Significado de nauseosa
Explore os principais sentidos da palavra 'nauseosa', do uso cotidiano ao contexto técnico, com exemplos e explicações claras.
Sentido Normativo
Definição no sentido mais comum e amplamente aceito da palavra.
- adj.Que causa ou expressa náusea, enjoo, repugnância física.
- adj.Que provoca forte aversão ou repulsa moral.
- adj.Que tem o aspecto ou a aparência de algo que causa náusea.
- adj.(Med.) Relativo ou característico de náusea.
- s.f.(Bras., informal) Pessoa considerada desagradável, repulsiva.
Etimologia:
A palavra "nauseosa" deriva do latim "nauseosus", que por sua vez vem do grego "nausía", significando enjoo ou mal-estar causado por movimento, especialmente náusea marítima.

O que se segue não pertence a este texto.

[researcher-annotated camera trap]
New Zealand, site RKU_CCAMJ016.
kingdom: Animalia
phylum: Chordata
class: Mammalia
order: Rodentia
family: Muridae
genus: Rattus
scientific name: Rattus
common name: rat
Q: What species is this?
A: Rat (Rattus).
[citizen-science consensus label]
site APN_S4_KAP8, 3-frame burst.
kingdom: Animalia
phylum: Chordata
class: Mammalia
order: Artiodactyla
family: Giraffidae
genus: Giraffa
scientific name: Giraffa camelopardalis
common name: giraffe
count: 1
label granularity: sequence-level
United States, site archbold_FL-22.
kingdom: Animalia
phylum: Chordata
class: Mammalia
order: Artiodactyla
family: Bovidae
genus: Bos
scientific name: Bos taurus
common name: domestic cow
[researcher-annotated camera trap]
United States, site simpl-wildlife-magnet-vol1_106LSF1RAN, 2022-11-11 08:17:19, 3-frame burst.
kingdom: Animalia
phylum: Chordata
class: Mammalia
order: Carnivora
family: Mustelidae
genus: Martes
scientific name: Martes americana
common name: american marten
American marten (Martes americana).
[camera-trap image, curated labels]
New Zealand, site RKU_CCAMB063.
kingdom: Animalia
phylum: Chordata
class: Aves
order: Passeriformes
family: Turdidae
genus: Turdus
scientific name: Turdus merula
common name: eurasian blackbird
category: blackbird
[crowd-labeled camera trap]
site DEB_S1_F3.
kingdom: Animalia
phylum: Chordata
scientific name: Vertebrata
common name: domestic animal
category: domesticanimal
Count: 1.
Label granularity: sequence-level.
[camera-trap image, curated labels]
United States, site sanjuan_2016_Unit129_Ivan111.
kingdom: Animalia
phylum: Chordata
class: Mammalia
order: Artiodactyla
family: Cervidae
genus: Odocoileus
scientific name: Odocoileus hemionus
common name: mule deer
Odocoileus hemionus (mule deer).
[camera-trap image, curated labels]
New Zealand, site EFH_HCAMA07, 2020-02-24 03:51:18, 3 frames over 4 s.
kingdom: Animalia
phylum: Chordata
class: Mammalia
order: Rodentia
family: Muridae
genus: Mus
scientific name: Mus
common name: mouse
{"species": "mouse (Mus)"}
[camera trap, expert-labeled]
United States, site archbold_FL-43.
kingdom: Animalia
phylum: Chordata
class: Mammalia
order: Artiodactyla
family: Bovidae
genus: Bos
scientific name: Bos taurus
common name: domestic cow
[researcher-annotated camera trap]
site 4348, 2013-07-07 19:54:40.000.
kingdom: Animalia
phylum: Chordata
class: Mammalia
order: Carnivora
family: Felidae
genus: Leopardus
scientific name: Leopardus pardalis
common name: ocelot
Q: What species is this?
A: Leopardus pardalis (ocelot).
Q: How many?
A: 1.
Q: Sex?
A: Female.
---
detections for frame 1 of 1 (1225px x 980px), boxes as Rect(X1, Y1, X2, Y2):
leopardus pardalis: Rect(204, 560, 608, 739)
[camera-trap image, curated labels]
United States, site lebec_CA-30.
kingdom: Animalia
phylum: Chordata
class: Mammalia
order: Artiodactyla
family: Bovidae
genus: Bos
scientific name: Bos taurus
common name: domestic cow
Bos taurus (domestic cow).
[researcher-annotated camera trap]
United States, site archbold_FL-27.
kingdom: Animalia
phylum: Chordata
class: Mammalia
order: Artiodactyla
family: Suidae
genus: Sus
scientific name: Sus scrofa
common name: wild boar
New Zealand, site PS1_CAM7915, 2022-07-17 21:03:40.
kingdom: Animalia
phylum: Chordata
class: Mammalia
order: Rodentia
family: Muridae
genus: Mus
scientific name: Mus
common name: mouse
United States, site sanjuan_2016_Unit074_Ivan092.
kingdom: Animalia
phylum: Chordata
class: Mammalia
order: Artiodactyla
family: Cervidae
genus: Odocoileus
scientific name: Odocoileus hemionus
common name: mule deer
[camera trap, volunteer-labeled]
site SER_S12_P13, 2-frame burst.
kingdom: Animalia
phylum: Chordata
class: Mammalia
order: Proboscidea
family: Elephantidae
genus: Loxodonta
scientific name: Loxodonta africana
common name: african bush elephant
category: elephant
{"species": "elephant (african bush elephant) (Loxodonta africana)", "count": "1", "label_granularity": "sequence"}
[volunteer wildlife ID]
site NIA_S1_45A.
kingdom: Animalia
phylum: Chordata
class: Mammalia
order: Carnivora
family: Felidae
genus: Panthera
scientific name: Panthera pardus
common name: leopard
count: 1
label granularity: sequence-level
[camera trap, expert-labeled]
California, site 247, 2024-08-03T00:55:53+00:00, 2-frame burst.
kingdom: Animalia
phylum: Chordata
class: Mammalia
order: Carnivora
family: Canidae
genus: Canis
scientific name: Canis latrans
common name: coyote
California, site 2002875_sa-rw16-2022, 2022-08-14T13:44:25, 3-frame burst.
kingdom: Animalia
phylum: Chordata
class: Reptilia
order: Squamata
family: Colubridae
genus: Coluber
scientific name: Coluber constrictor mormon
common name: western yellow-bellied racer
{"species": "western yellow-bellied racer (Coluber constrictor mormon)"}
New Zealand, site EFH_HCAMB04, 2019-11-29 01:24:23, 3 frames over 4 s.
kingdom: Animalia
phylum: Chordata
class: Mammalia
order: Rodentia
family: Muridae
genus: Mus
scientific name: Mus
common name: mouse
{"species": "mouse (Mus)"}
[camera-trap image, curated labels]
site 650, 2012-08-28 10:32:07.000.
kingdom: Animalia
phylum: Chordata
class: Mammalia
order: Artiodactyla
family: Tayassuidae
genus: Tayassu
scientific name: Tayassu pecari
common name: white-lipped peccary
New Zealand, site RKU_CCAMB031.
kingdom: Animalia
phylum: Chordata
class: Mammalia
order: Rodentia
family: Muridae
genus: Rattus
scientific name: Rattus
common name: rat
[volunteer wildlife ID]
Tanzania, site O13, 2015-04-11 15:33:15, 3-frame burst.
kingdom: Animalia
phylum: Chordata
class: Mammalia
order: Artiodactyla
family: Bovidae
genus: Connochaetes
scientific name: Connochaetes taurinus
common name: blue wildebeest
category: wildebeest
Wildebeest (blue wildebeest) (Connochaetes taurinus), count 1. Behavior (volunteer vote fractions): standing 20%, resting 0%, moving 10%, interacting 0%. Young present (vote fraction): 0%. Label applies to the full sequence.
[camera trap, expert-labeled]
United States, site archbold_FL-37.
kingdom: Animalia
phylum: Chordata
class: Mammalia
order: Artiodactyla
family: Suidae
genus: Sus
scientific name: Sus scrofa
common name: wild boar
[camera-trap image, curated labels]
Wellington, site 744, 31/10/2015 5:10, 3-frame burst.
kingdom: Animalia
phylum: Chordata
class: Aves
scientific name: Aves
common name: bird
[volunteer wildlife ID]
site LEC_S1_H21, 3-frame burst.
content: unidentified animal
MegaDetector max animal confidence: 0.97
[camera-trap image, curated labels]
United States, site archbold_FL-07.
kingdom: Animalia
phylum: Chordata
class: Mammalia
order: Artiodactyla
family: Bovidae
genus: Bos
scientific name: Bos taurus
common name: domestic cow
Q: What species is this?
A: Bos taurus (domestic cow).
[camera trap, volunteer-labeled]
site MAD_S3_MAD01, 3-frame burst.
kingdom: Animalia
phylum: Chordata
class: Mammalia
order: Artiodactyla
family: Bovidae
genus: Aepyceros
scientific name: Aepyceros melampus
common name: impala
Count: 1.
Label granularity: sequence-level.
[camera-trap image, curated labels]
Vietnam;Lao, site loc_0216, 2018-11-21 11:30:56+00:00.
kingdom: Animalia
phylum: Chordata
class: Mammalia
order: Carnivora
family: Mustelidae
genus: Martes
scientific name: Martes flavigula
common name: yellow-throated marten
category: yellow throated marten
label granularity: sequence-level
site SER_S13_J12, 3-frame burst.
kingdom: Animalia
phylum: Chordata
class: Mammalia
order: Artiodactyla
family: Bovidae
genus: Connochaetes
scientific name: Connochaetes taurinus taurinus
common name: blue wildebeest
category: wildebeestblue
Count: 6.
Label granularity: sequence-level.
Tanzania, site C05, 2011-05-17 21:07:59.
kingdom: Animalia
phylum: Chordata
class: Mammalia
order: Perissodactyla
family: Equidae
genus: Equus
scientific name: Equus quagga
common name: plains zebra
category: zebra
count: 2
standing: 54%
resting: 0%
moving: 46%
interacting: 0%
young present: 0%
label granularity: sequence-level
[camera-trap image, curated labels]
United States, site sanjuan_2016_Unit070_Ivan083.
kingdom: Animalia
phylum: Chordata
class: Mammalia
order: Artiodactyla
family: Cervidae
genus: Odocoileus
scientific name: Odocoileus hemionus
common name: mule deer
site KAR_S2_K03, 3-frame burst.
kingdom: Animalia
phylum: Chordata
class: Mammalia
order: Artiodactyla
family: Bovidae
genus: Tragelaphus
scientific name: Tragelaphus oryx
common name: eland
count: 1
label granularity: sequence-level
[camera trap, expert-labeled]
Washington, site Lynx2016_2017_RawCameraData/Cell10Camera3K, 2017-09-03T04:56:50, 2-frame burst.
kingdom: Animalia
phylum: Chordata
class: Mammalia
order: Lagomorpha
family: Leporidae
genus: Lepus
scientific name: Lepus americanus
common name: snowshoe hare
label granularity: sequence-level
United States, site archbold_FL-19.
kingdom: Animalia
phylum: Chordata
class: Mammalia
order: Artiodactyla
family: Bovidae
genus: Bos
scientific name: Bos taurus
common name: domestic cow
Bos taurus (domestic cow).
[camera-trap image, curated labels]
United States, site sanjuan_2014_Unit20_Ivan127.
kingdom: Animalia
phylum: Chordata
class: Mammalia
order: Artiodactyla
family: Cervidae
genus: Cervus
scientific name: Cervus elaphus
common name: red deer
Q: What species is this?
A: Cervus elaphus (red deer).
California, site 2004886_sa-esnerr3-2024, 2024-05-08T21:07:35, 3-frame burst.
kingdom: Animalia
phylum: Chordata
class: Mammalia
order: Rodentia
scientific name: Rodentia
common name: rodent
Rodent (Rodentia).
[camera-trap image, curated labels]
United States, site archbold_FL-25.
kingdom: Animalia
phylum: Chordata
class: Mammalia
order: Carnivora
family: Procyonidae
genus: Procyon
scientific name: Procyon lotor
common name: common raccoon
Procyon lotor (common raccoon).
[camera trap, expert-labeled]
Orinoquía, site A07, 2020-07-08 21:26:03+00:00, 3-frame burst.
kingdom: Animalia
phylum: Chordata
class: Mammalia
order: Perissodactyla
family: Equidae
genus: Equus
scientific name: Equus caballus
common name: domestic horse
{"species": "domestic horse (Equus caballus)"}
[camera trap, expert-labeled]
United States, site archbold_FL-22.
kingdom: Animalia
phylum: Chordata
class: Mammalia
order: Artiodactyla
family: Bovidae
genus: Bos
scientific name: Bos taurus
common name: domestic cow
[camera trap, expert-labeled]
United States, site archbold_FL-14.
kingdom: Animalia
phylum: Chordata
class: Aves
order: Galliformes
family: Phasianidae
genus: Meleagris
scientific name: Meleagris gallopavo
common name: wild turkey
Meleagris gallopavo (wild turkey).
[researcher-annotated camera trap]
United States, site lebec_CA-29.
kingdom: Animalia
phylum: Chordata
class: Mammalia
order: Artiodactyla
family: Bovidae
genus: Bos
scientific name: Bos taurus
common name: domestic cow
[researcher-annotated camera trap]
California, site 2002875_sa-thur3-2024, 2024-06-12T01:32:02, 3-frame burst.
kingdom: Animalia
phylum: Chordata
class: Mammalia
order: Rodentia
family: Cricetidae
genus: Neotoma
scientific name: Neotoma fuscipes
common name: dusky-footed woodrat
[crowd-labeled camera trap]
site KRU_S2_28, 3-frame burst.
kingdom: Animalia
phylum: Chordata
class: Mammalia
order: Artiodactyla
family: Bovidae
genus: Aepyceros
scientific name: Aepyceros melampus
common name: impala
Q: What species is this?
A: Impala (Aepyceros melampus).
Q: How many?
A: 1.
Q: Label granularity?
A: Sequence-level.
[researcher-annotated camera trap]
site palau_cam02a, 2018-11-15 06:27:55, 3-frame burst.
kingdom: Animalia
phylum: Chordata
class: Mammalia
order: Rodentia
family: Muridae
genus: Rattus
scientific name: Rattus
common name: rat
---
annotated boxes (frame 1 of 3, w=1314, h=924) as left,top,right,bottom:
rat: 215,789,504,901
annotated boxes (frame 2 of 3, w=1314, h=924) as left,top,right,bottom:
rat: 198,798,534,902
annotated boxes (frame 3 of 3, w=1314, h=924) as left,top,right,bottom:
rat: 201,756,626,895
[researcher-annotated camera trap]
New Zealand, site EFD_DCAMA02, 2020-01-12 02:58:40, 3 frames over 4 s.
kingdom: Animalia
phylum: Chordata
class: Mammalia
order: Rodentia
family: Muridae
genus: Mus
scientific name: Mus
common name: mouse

Sinônimos (sentido comum):
enjoadia, enjoativa, repulsiva, desagradável, mal-estar, enjoada, repugnante, aborrecida, desconfortável
Sentidos Expandidos
Definições organizadas por camada de contexto e outras perspectivas.
Sentido Médico-Clínico
Refere-se ao sintoma ou sensação subjetiva de enjoo, precedente ao vômito, associada a distúrbios gastrointestinais, labirintopatias, efeitos colaterais de medicamentos ou gravidez.
Exemplo: A quimioterapia frequentemente induz uma sensação nauseosa persistente nos pacientes.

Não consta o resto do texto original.